» **Exercises**:
**A)** Summarize the committee meeting excerpt in two sentences.
**B)** In the committee meeting excerpt, what does the part that opens with the words containing "Adv Thipanyane said" and closes with "received the recommendations." read like once "Speaker" is replaced with "Presiding Officer"?
**C)** According to the committee meeting excerpt, to whom were the SAHRC's reports sent?

» **Selected passage**:
The Chairperson wondered what Parliament’s role was in cases where there
was a continuous line of failure to respond to recommendations.
Adv Thipanyane said that he hoped that the
Committee would under Paragraph 2 (b) also look at Parliament and how it
responded to the many recommendations that organization had made. The SAHRC
would not make further recommendations to parliament because their
recommendations were not responded to.
The Chairperson asked whether the recommendations were made to the
Speaker or to the portfolio committees.
Adv Thipanyane responded that in terms of the
Constitution the SAHRC was accountable to Parliament and therefore had to
report to it. Their reports were sent to the Speaker and they expected that
Parliament received the recommendations.
The Chairperson was pleased that institutions were already making useful
recommendations. The Committee would look into the matter that had been raised.
He added that Parliament was setting up a resource centre where annual and
special reports would be kept for up to five years. The centre would serve the
office of the Speaker.
Mr J van der Merwe
(IFP) said that it was important to remember that Parliament and the Speaker
were not above the law. If the SAHRC wrote to the Speaker and she ignored them
they should report her to the Public Protector. He had for instance reported
the Minister of Justice “who has not done her work for three years” to the
SAHRC.
Ms Piliso-Seroke was also concerned about what
happened to the Commission’s reports once they had been submitted to
Parliament.
The Chairperson responded that the day before he received thirty-five reports.

» **Material shown**:
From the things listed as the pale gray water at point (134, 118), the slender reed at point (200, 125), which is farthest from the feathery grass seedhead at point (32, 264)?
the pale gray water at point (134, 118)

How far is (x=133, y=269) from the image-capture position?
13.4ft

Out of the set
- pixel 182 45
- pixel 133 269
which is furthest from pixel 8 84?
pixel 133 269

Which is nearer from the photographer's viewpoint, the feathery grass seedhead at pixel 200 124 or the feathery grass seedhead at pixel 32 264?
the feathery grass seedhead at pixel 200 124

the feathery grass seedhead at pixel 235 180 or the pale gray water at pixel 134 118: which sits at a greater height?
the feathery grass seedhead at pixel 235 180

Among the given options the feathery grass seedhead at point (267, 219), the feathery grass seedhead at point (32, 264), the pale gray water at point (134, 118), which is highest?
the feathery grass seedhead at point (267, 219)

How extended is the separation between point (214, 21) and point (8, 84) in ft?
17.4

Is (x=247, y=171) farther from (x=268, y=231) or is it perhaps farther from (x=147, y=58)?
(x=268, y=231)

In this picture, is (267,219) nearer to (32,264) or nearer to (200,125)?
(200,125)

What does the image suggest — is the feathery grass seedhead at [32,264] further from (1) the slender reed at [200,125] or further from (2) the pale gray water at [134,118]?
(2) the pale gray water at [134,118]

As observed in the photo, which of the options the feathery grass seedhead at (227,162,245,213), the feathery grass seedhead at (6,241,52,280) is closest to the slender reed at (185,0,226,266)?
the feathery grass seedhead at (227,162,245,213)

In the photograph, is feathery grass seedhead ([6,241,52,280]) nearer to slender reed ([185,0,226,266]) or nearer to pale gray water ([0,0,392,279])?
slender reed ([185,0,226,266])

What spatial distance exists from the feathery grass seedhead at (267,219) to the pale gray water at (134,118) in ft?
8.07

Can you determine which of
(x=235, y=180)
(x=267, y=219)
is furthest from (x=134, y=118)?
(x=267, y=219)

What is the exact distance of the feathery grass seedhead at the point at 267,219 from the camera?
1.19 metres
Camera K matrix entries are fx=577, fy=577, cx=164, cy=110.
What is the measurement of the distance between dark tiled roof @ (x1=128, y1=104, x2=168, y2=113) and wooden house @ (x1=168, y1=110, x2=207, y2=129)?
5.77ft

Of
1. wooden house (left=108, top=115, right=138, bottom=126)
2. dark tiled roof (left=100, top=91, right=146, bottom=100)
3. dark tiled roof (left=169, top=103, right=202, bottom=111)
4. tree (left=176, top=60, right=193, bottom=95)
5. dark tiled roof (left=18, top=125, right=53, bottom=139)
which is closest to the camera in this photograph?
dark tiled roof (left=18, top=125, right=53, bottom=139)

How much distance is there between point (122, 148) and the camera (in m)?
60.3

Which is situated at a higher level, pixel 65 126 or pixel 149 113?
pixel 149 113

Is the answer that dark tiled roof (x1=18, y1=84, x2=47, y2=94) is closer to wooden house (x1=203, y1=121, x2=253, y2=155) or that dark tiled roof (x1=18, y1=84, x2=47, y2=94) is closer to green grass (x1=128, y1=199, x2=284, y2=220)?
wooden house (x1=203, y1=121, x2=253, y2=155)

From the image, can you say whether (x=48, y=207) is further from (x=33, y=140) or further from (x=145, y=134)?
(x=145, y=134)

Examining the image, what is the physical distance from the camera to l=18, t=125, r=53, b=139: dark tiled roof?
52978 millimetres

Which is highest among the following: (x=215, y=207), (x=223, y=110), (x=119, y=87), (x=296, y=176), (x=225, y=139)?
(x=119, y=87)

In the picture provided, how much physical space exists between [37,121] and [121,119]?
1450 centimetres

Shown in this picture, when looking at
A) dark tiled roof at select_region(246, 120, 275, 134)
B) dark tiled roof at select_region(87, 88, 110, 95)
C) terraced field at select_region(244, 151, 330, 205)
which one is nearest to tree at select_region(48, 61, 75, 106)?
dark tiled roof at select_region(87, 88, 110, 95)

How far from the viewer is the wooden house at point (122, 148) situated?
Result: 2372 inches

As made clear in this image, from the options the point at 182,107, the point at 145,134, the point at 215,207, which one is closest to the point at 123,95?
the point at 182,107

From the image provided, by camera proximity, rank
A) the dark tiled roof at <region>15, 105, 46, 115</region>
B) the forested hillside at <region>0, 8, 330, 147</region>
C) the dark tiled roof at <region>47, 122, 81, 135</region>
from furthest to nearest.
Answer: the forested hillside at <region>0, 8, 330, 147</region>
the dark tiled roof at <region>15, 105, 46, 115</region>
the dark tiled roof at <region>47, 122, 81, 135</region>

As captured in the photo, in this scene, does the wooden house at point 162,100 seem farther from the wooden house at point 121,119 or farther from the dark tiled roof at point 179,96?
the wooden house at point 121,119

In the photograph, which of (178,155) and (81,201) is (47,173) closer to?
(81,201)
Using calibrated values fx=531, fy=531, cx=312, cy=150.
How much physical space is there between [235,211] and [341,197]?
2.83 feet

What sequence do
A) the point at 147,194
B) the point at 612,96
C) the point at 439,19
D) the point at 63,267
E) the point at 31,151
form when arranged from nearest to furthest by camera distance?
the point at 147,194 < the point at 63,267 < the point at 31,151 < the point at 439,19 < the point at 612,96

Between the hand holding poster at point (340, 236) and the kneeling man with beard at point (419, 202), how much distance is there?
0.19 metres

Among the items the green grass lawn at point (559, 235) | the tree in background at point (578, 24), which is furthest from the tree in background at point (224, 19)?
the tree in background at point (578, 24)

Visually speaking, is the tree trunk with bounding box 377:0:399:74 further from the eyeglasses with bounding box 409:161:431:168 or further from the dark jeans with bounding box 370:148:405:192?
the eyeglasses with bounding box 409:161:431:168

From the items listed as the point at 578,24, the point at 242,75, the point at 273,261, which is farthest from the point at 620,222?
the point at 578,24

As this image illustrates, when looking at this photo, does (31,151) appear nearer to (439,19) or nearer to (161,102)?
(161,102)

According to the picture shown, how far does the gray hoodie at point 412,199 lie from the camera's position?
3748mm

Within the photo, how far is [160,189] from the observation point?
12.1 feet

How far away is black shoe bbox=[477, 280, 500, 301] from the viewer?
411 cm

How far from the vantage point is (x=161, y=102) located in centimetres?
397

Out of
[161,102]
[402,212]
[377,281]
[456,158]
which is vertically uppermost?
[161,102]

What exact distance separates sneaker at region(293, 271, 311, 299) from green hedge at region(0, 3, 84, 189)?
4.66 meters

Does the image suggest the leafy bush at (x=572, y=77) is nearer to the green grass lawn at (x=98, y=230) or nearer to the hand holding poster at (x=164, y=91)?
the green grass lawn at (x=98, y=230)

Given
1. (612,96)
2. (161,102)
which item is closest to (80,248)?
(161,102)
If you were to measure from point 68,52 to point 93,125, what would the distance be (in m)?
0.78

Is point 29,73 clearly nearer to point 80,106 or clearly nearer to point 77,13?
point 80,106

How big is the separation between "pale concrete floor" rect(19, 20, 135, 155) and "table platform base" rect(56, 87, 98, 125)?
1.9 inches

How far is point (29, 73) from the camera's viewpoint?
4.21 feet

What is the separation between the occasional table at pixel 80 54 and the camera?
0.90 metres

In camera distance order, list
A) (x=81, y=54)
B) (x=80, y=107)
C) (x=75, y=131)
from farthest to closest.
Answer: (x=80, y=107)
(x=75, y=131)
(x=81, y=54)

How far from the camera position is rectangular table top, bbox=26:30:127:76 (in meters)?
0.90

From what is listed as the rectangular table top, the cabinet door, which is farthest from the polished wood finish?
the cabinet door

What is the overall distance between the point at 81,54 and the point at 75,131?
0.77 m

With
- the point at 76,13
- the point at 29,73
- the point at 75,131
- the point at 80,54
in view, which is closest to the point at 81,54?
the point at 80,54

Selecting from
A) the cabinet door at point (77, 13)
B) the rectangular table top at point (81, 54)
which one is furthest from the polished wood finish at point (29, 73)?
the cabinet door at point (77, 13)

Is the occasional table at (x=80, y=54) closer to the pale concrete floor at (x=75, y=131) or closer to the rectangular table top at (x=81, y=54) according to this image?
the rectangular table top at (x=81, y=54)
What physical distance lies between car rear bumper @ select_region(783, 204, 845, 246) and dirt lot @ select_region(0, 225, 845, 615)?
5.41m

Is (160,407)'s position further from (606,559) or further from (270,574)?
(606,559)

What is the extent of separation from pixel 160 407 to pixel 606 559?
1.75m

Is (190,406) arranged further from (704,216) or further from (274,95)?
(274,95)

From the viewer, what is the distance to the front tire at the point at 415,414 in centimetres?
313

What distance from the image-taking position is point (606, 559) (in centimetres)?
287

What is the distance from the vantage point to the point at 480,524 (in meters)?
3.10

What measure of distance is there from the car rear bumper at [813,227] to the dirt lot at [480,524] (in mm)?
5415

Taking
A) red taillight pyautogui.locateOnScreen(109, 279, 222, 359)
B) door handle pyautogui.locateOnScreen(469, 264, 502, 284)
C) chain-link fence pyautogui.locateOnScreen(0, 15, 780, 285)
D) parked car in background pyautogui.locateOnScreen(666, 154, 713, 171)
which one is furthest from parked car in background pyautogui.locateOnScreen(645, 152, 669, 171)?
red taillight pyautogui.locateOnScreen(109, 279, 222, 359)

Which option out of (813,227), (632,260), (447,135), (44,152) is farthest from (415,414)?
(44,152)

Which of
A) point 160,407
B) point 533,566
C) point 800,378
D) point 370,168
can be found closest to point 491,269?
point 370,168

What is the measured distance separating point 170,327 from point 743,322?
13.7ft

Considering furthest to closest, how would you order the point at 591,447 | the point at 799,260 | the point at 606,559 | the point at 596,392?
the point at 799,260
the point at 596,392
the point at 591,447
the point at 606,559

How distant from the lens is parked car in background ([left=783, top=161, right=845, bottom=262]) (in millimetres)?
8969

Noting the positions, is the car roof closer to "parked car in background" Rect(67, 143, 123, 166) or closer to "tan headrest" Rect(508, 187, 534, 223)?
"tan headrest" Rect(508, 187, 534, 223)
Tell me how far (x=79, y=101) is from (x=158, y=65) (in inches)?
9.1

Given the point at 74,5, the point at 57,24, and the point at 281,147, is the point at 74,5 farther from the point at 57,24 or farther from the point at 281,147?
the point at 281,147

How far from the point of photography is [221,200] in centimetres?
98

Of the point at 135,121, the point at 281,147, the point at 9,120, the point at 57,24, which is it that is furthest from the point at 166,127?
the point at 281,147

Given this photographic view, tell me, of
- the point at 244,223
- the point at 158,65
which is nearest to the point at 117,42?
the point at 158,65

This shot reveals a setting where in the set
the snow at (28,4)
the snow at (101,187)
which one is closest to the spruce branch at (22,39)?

» **Responses to the tasks**:
**A)** Adv Thipanyane said that the SAHRC, which is accountable to Parliament under the Constitution, sends its reports to the Speaker, but because its recommendations were not responded to, it would make no further recommendations to Parliament. The Chairperson said the Committee would look into the matter and noted that Parliament was setting up a resource centre where annual and special reports would be kept for up to five years.

**B)**
Adv Thipanyane said that he hoped that the
Committee would under Paragraph 2 (b) also look at Parliament and how it
responded to the many recommendations that organization had made. The SAHRC
would not make further recommendations to parliament because their
recommendations were not responded to.
The Chairperson asked whether the recommendations were made to the
Presiding Officer or to the portfolio committees.
Adv Thipanyane responded that in terms of the
Constitution the SAHRC was accountable to Parliament and therefore had to
report to it. Their reports were sent to the Presiding Officer and they expected that
Parliament received the recommendations.

**C)** They were sent to the Speaker.